Franks of Michael Franks Enterprises who has served as the lighting designer for the event for the past 10 years "I'm always surprised at how large an event it is. Aside from the design challenge of lighting the room in a beautiful way was the added challenge of having three different clients--the NFL, ESPN, and the newly added NFL Network--in a timeline. We are charged with giving the show the high-caliber look of an awards show at a fraction of that type of budget. We have to make a little go a long way."

Franks, who worked on his first NFL Draft a decade ago, teamed with John Trowbridge and with Scharff Weisberg to work more efficiently and utilize resources in a more effective way this year. "Scharff Weisberg had all the gear I needed," Franks notes. "They're not just a theatrical lighting house with some film and TV gear; they really have a foundation in the film and television worlds, too."

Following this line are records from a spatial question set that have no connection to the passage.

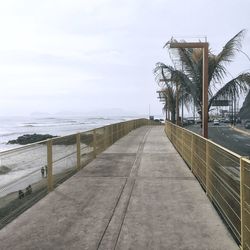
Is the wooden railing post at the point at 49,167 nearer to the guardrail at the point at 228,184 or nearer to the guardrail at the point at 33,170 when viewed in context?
the guardrail at the point at 33,170

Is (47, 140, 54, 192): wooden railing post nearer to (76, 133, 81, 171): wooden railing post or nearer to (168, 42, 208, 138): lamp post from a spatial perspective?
(76, 133, 81, 171): wooden railing post

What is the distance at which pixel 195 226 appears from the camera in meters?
6.92

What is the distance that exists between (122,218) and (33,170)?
7.64 feet

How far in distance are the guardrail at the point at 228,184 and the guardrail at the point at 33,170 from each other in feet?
10.9

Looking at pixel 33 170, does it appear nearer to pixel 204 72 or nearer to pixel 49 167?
pixel 49 167

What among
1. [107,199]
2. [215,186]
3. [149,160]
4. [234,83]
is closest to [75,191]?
[107,199]

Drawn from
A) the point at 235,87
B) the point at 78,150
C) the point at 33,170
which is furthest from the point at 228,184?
the point at 235,87

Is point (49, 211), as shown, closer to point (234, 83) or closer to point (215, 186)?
point (215, 186)

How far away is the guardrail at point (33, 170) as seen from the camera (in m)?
7.62

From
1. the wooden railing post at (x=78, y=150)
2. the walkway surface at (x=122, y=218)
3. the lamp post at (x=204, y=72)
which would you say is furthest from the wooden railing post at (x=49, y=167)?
→ the lamp post at (x=204, y=72)

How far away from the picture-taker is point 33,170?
8.84m

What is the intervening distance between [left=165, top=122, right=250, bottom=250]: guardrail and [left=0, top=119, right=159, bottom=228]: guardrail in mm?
3322

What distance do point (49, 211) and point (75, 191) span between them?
1.92 metres

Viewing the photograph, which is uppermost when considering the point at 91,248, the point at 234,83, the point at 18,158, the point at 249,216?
the point at 234,83
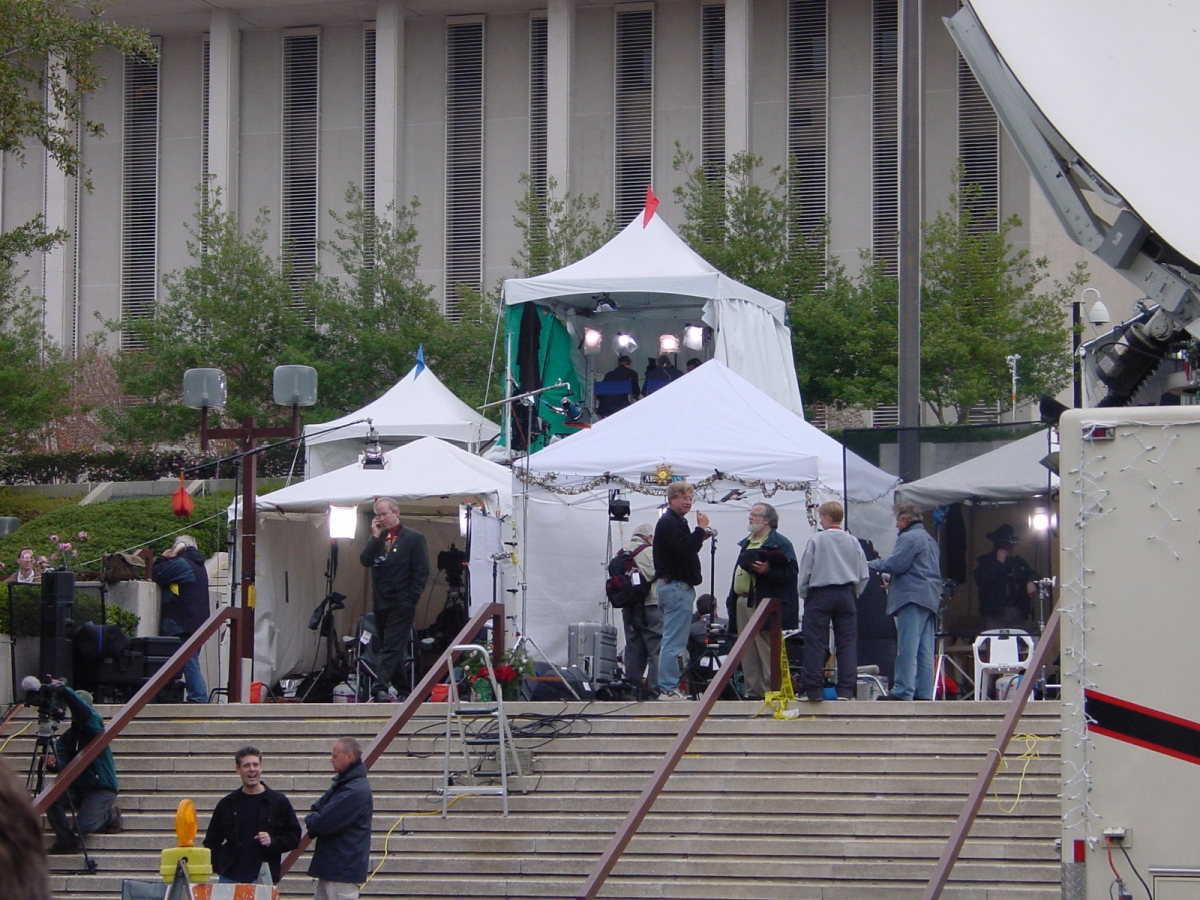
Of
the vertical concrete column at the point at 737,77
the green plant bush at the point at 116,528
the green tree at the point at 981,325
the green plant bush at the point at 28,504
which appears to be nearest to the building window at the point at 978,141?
the vertical concrete column at the point at 737,77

In addition, Scharff Weisberg's equipment "always comes with a very high standard of maintenance," he reports. "We have so little time to set up that we can't deal with a lot of bad gear and gear that doesn't work. With Scharff Weisberg gear, it's a given that everything will work. There's very little room for trial and error: We barely have time to get everything done in the time allotted, and we have high expectations of what we want to accomplish."

Franks was tasked with lighting the main stage set and all onstage areas plus the backstage green room (with light flattering to announcers), the wings from the green room to the stage, three ESPN interview areas (a main desk, second desk and balcony area), the entire audience, all three balconies, and the orchestra (covering the audience and fans). "Everything had to be balanced at a level that wasn't uncomfortable while people watch the show over 12 hours," he points out.

Additionally, Franks provided lighting for downstairs press areas, a tunnel where players did press stand ups, and a second press area.